The first three factors – whether defendant had notice of the essential facts, had an opportunity to investigate or would be prejudiced by the granting of this motion are intertwined and may be considered together. See Brewer v State of New York, 176 Misc 2d 337, 342, 672 NYS2d 650, 655 (Ct Cl 1998). In this case, claimant reported the incident to a court officer and an "Aided Report" was prepared that day. Defendant raises no argument as to these three factors and I find that on balance, they have been met.

As to an alternate remedy, as set forth more fully below, claimant's remedy lies against the City of New York, which she has sued in Supreme Court, and thus this factor has not been met.
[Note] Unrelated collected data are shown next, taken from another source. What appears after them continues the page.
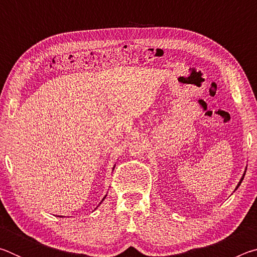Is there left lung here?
<instances>
[{"instance_id":"left-lung-1","label":"left lung","mask_w":257,"mask_h":257,"mask_svg":"<svg viewBox=\"0 0 257 257\" xmlns=\"http://www.w3.org/2000/svg\"><path fill=\"white\" fill-rule=\"evenodd\" d=\"M243 177H245V173H243V175H242V177H241V179H240V181H239V182H238V185H237V187H236V189L238 188V187H239V186H240V184H241V181H242V179H243Z\"/></svg>"}]
</instances>
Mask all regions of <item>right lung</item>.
I'll use <instances>...</instances> for the list:
<instances>
[{
  "instance_id": "obj_1",
  "label": "right lung",
  "mask_w": 257,
  "mask_h": 257,
  "mask_svg": "<svg viewBox=\"0 0 257 257\" xmlns=\"http://www.w3.org/2000/svg\"><path fill=\"white\" fill-rule=\"evenodd\" d=\"M105 197H106V195H105V196H104V198H105ZM104 198H103V199H102V202H103V201H104ZM102 202H101V203H102ZM101 203H99V204H101Z\"/></svg>"
}]
</instances>
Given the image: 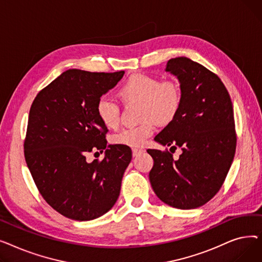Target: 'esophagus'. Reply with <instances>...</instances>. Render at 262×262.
<instances>
[{"label": "esophagus", "instance_id": "esophagus-1", "mask_svg": "<svg viewBox=\"0 0 262 262\" xmlns=\"http://www.w3.org/2000/svg\"><path fill=\"white\" fill-rule=\"evenodd\" d=\"M143 153V149H139V148H133V156L137 157Z\"/></svg>", "mask_w": 262, "mask_h": 262}]
</instances>
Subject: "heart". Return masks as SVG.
Returning a JSON list of instances; mask_svg holds the SVG:
<instances>
[{
  "mask_svg": "<svg viewBox=\"0 0 262 262\" xmlns=\"http://www.w3.org/2000/svg\"><path fill=\"white\" fill-rule=\"evenodd\" d=\"M117 95L123 104L140 105V125L123 129L113 137L115 144L134 148L144 145L154 134L156 123L161 126L172 123L183 104V93L178 82L161 80L147 74L129 76L119 88ZM95 113L107 128L116 129L120 125V107L114 101L104 96L100 98L95 105Z\"/></svg>",
  "mask_w": 262,
  "mask_h": 262,
  "instance_id": "obj_1",
  "label": "heart"
}]
</instances>
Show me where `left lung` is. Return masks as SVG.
Wrapping results in <instances>:
<instances>
[{"label": "left lung", "mask_w": 262, "mask_h": 262, "mask_svg": "<svg viewBox=\"0 0 262 262\" xmlns=\"http://www.w3.org/2000/svg\"><path fill=\"white\" fill-rule=\"evenodd\" d=\"M166 71L180 80L183 104L155 141L181 147L183 153L174 160L168 149L148 148L154 159L149 182L163 203L178 209H194L221 189L235 157L232 103L220 77L193 60L172 58Z\"/></svg>", "instance_id": "1"}]
</instances>
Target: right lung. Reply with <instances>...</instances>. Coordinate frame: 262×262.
<instances>
[{
	"mask_svg": "<svg viewBox=\"0 0 262 262\" xmlns=\"http://www.w3.org/2000/svg\"><path fill=\"white\" fill-rule=\"evenodd\" d=\"M123 75L124 71L70 69L39 91L31 106L25 161L40 194L66 217H99L119 198L132 149L115 144L103 160L87 162L86 156L107 146L108 129L96 116L95 105Z\"/></svg>",
	"mask_w": 262,
	"mask_h": 262,
	"instance_id": "obj_1",
	"label": "right lung"
}]
</instances>
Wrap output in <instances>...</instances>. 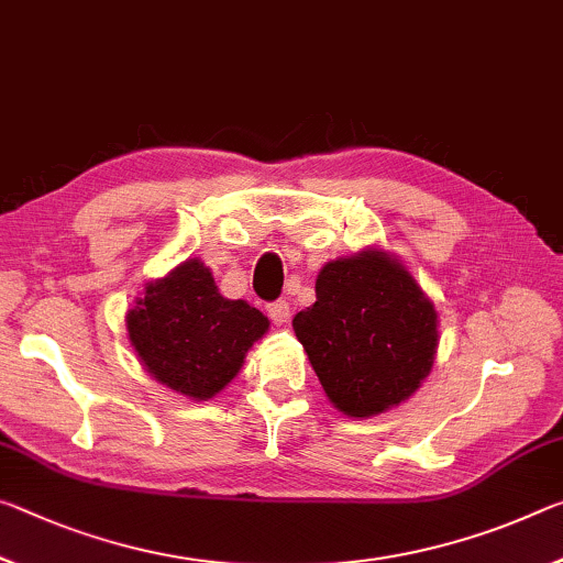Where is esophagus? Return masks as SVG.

With regard to excuse, claimant asserts that the claim was not served because of law office error. Such is not a valid excuse for the purposes of the Act. See, e.g., Matter of E.K. (Anonymous) v State of New York, 235 AD2d 540, 652 NYS2d 759 (2d Dept 1997), lv denied 89 NY2d 815, 659 NYS2d 856 (1997).

Finally, it must be determined whether the proposed claim appears meritorious. Defendant has submitted documentation that the Bronx Family Court at 900 Sheridan Avenue is owned by the City of New York. See exhibits A and B to the November 10, 2004 affirmation of Susan J. Pogoda.

While the provision of judicial facilities is essentially a local function, one part of such responsibility has been transferred to the State of New York: "commencing April first, nineteen hundred ninety-eight, the state shall be responsible for the cleaning of court facilities . . ." Judiciary Law §39-b.2. "[T]he term ‘cleaning of court facilities' shall mean those services and activities that are necessary to insure that the interior of each court facility is and remains a clean and healthful environment in which to transact the business of the unified court system. These services and activities include, but are not limited to: removal of trash and debris; maintenance of appropriate standards of hygiene; painting; pest control; and replacement of consumable items such as light bulbs, soap, toilet paper and paper towelling. They also shall include the making of minor repairs in accordance with rules of the chief judge." Judiciary Law §39-b.1(b).

Nothing in claimant's papers suggests that her accident is at all related to the State's §39-b.2 responsibilities. Rather, she alleges that her hand was injured when an elevator door suddenly shut. In sum, claimant fails to meet the standard set forth in Matter of Santana v New York State Thruway Authority, 92 Misc 2d 1, 11, 399 NYS2d 395, 402-03 (Ct Cl 1977) for the appearance of merit: (i) the claim "must not be patently groundless, frivolous or legally defective" and (ii) upon consideration of the entire record, including the proposed claim and any exhibits or affidavits, "there is reasonable cause to believe that a valid cause of action exists."

For the foregoing reasons, having reviewed the submissions,[2] IT IS ORDERED that motion no. M-68910 be granted and claim no. 108994 be dismissed. IT IS FURTHER ORDERED that cross-motion no. CM-69121 be denied.

December 10, 2004
New York, New York

Judge of the Court of Claims

  1. [1]See Bay Terrace Coop. Section IV, Inc. v New York State Employees' Retirement Sys. Policemen's and Firemen's Retirement Sys., 55 NY2d 979, 449 NYS2d 185 (1982); Scarver v State of New York, 233 AD2d 858, 649 NYS2d 280 (4th Dept 1996).
  2. [2]The following were reviewed: the Court's Order to Show Cause on motion no. m-68910; claimant's notice of cross-motion no. CM-69121with affirmation in opposition to Order to Show Cause and in support of cross-motion and exhibits 1-9; and defendant's affirmation in response to Order to Show Cause and in opposition to cross-motion.